**WHAT IS EXPECTED**
Reproduce word for word the portion of the article on magnetic fields and the melting of ice that starts with "Read our COVID-19" and goes on through "as it does.".

**PASSAGE TO READ**
--- START ---
Read our COVID-19 research and news.

Melting mystery. Physicists aren't sure why a strong magnetic field raises the melting point of ice as much as it does.

Magnets Meddle With Melting

In a strong magnetic field, ice melts at a higher temperature than normal, a team of physicists has discovered. The effect is tiny--no household magnet is going to stave off the thawing of your freezer contents in a power failure - but is still a thousand times more than theory predicts.

With water, water everywhere, one might be forgiven for thinking that scientists unraveled all its secrets long ago. But water "is a system full of surprises," says Caltech physicist Kenneth Libbrecht. The latest of those surprises comes from Hideaki Inaba and his colleagues at Chiba University in Chiba, east of Tokyo, who studied the effect of strong magnetic fields on the melting point of ice. Using a refined version of a technique called differential scanning calorimetry, the team monitored the temperature difference between the sample and a reference material as the pair were slowly warmed. As the ice started to melt, it absorbed energy, giving rise to a telltale temperature difference flagging the melting point.

In the presence of a strong 6 Tesla magnetic field--about four or five times stronger than the magnetic field inside a standard hospital MRI scanner--the team found that ice's melting point increased by 5.6 millikelvin, they report in the 1 December issue of Applied Physics. This result was a surprise: thermodynamic theory predicts a shift a thousand times smaller. Inaba believes the answer may lie in the magnetic field's influence on the vibration and rotation of water molecules, which he argues stabilizes the ice and hikes the temperature needed to melt it.

"It looks like an interesting result, and is worth trying to understand," says Libbrecht. Inaba's work follows the recent discovery by Seiichiro Nakabayashi and his colleagues at Saitama University in Japan that water's ability to bend light is also influenced by powerful magnetic fields. The two effects may well be related, speculates Inaba. Now the researchers need to come up with a theory that explains them both, says Libbrecht. "Until you have some theory to pin on it, you just put it on the wild-and-interesting-phenomena shelf," he says.
--- END ---
**EXTRACTED ENTRIES**
--- START ---
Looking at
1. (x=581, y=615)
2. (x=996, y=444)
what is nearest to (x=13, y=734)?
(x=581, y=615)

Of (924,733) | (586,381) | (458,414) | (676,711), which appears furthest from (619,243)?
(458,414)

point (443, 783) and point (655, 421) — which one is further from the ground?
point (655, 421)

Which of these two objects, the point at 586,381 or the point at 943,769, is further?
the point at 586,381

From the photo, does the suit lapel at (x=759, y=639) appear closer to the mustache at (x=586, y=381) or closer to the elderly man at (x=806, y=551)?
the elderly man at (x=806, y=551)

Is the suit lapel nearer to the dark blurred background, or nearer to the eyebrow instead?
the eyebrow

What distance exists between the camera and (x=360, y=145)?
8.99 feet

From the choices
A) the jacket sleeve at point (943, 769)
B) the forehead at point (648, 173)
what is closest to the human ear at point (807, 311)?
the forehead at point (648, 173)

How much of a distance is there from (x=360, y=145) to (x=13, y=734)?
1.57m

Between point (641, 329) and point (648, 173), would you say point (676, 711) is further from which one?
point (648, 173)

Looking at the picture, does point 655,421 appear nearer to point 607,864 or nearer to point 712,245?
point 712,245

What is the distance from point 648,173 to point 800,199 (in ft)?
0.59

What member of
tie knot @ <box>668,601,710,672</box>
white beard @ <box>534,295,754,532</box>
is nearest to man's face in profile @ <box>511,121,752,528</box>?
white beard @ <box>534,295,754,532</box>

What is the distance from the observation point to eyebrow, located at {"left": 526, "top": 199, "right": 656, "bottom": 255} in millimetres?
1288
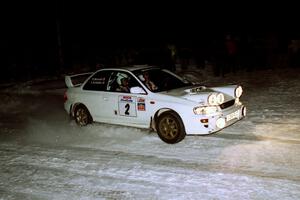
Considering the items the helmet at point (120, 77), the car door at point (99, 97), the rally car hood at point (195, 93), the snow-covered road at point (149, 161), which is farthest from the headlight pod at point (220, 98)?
the car door at point (99, 97)

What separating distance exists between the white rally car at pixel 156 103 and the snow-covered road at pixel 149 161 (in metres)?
0.32

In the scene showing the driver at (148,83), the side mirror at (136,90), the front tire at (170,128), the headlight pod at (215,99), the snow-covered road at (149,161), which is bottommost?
the snow-covered road at (149,161)

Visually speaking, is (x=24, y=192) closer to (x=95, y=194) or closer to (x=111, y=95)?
(x=95, y=194)

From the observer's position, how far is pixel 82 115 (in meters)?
9.77

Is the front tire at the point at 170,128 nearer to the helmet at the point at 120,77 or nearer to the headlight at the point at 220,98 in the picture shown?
the headlight at the point at 220,98

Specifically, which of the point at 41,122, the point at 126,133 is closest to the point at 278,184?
the point at 126,133

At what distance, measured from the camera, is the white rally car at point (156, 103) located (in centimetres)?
755

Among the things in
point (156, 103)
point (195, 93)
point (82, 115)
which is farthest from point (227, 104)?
point (82, 115)

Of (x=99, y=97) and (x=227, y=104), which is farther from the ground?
(x=99, y=97)

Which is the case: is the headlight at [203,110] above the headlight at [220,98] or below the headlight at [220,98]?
below

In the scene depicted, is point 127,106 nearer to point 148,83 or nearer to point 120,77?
point 148,83

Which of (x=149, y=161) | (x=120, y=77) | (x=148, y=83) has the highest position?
(x=120, y=77)

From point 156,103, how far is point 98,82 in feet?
6.15

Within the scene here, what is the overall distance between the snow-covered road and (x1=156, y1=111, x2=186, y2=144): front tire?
0.14 metres
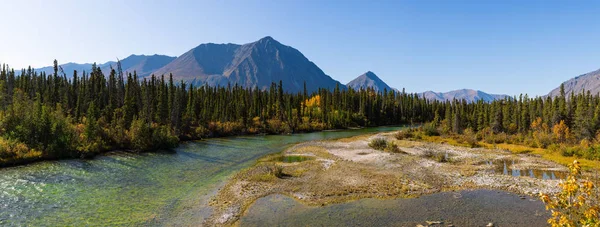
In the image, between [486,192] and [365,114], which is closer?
[486,192]

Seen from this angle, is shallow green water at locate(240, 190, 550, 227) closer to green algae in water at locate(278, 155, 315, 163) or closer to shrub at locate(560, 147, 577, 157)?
green algae in water at locate(278, 155, 315, 163)

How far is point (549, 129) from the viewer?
71.5 m

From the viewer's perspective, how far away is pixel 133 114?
229 ft

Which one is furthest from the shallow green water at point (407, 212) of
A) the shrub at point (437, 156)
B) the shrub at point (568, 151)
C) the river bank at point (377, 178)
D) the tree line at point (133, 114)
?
the tree line at point (133, 114)

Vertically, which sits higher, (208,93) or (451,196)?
(208,93)

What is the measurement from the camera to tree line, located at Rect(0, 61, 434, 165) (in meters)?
38.4

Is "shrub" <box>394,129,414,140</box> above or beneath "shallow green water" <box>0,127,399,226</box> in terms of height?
above

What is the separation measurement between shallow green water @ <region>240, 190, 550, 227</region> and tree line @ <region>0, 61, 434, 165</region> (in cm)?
3129

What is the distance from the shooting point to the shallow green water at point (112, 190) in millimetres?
18719

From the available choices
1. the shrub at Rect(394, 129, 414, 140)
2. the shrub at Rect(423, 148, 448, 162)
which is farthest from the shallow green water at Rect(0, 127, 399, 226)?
the shrub at Rect(394, 129, 414, 140)

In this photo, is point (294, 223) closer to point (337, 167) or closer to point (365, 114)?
point (337, 167)

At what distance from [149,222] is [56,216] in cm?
594

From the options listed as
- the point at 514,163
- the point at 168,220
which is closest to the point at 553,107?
the point at 514,163

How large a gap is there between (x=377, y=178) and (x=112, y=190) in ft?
74.5
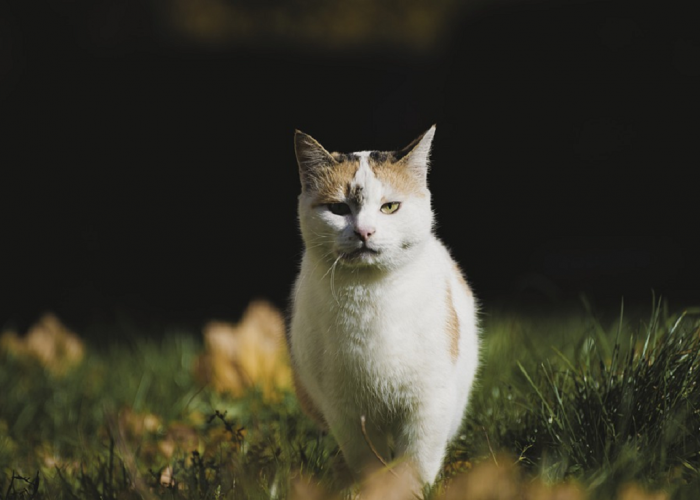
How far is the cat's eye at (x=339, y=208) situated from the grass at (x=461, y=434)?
1.99 feet

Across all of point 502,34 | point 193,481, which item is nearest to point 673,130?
point 502,34

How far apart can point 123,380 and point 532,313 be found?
2153 millimetres

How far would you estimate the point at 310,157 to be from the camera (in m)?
1.96

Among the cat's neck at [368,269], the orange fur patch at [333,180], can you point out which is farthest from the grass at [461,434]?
the orange fur patch at [333,180]

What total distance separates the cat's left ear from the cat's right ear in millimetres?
194

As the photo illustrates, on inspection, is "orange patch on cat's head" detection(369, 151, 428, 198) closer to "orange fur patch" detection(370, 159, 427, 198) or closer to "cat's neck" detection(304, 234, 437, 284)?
"orange fur patch" detection(370, 159, 427, 198)

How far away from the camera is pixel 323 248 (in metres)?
1.87

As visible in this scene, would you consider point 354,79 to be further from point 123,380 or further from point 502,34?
point 123,380

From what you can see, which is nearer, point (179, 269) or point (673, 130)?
point (673, 130)

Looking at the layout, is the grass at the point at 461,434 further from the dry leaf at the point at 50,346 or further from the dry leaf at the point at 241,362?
the dry leaf at the point at 50,346

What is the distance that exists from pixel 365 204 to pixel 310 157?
23 centimetres

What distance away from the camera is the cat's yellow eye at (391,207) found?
6.16 feet

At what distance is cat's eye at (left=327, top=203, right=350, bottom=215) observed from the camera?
1884 mm

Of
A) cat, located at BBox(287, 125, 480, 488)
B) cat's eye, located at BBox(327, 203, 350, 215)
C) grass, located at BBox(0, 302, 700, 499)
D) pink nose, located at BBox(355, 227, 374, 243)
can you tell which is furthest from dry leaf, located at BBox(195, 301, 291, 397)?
pink nose, located at BBox(355, 227, 374, 243)
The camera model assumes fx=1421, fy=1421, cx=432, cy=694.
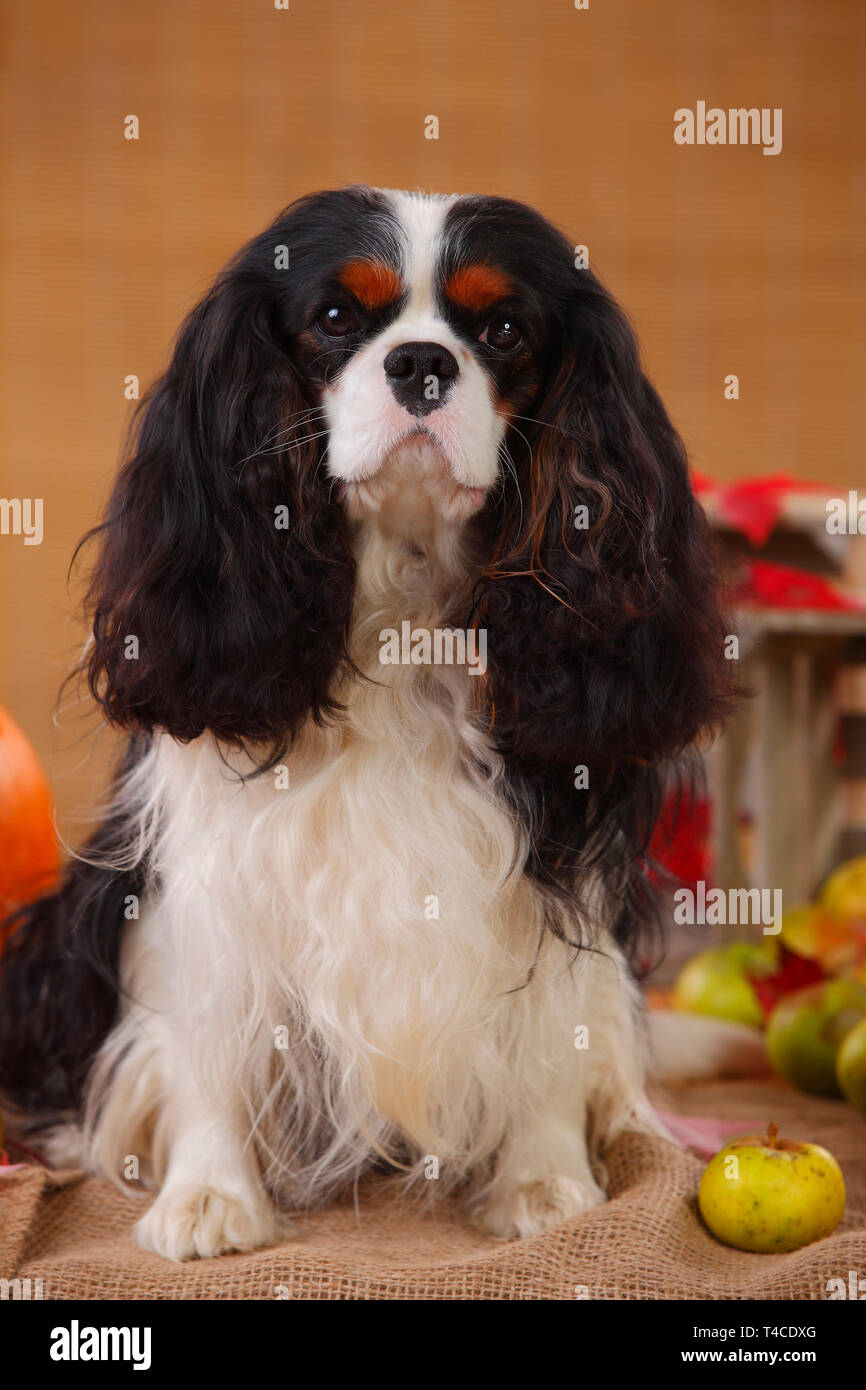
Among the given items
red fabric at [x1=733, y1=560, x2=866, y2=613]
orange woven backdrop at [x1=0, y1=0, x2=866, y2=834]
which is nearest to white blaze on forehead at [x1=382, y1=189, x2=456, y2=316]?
red fabric at [x1=733, y1=560, x2=866, y2=613]

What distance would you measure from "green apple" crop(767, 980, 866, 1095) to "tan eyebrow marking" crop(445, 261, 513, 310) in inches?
54.0

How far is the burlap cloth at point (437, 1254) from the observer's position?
154 cm

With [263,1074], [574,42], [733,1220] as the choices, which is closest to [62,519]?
[574,42]

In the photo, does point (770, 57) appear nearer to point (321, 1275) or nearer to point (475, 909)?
point (475, 909)

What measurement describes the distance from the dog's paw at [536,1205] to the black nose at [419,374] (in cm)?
99

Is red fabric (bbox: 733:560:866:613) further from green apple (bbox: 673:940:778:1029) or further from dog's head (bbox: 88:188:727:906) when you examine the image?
dog's head (bbox: 88:188:727:906)

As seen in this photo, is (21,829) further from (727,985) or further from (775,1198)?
(775,1198)

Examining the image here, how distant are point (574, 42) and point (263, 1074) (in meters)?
3.92

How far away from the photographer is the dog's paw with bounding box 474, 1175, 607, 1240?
5.77ft

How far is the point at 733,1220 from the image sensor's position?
1.68 meters

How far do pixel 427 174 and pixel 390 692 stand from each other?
3.45m

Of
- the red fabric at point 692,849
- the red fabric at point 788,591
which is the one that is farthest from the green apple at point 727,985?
the red fabric at point 788,591

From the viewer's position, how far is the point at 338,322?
60.9 inches

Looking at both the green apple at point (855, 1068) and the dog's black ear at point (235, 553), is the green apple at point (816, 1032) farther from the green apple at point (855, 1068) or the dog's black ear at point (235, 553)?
the dog's black ear at point (235, 553)
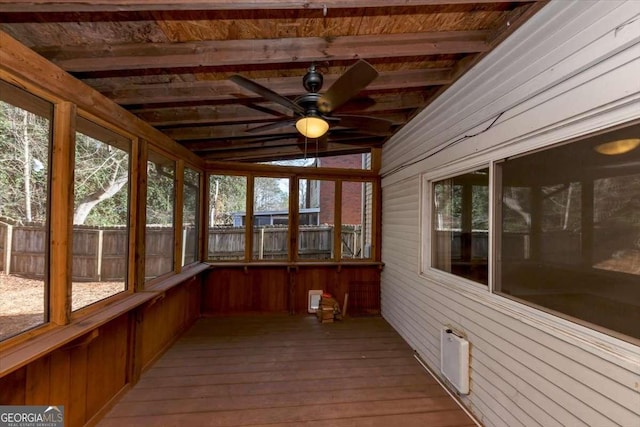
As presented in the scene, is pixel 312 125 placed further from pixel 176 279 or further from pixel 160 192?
pixel 176 279

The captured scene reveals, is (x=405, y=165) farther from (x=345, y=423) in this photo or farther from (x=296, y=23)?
(x=345, y=423)

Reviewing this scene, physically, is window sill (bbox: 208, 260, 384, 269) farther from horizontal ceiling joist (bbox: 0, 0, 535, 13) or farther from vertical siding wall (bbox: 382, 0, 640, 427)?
horizontal ceiling joist (bbox: 0, 0, 535, 13)

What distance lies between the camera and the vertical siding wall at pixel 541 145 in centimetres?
134

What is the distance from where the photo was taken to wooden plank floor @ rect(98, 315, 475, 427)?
222cm

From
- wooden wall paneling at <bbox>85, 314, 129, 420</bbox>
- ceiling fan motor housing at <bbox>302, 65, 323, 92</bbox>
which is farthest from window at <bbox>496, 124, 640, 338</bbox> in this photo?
wooden wall paneling at <bbox>85, 314, 129, 420</bbox>

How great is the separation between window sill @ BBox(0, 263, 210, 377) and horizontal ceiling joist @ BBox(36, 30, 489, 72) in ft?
5.90

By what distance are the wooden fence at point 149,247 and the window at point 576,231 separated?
3008 millimetres

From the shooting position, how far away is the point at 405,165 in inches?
150

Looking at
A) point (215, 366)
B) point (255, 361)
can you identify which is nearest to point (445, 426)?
point (255, 361)

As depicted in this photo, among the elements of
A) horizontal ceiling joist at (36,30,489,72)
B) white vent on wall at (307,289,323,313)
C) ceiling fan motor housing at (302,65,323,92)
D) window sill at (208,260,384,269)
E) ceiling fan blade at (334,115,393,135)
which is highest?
horizontal ceiling joist at (36,30,489,72)

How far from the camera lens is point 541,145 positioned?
1.78 m

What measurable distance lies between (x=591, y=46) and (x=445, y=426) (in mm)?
2574

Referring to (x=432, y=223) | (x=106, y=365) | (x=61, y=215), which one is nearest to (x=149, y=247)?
(x=106, y=365)

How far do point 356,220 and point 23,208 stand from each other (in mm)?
4359
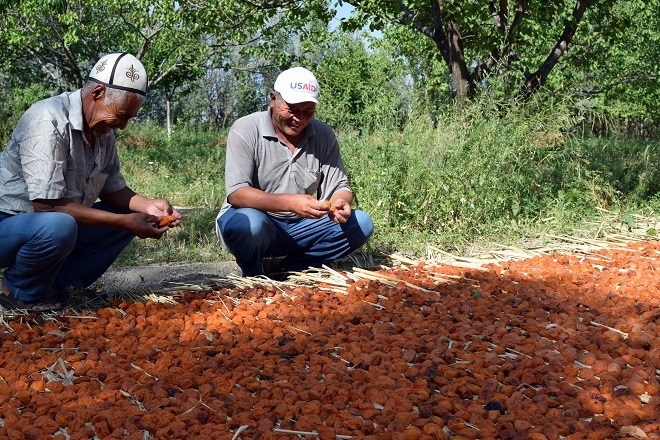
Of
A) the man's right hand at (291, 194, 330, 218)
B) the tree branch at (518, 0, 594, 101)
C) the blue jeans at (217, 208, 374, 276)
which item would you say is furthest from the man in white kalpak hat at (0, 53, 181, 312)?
the tree branch at (518, 0, 594, 101)

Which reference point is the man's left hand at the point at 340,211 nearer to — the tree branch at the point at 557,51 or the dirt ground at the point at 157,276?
the dirt ground at the point at 157,276

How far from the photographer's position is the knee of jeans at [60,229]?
3033 mm

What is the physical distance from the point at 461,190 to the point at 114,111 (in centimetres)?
304

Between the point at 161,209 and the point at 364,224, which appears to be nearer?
the point at 161,209

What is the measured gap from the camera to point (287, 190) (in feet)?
13.3

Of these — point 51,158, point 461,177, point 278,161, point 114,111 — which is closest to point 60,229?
point 51,158

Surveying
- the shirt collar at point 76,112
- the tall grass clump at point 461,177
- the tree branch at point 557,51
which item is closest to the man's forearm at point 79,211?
the shirt collar at point 76,112

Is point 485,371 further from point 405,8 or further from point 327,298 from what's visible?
point 405,8

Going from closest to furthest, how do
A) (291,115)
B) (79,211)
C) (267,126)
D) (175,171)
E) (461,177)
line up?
--- END ---
**TASK OUTPUT**
Read our COVID-19 research and news.

Melting mystery. Physicists aren't sure why a strong magnetic field raises the melting point of ice as much as it does.